-------- RAW DATA
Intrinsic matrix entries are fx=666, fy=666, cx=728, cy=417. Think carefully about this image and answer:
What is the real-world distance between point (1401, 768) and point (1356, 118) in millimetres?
----------------
-------- RAW DATA
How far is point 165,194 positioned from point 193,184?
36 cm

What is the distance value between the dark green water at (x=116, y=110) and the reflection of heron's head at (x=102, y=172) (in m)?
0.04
----------------
TASK DIRECTIONS: Can you rewrite the rows starting at the line that has "Intrinsic matrix entries" and stopping after the line that has "What is the real-world", with "millimetres" changed to "centimeters" and nothing else altered?

OUTPUT FOR THIS TASK:
Intrinsic matrix entries are fx=666, fy=666, cx=728, cy=417. Think carefully about this image and answer:
What is the real-world distance between point (1401, 768) and point (1356, 118) in centimeters?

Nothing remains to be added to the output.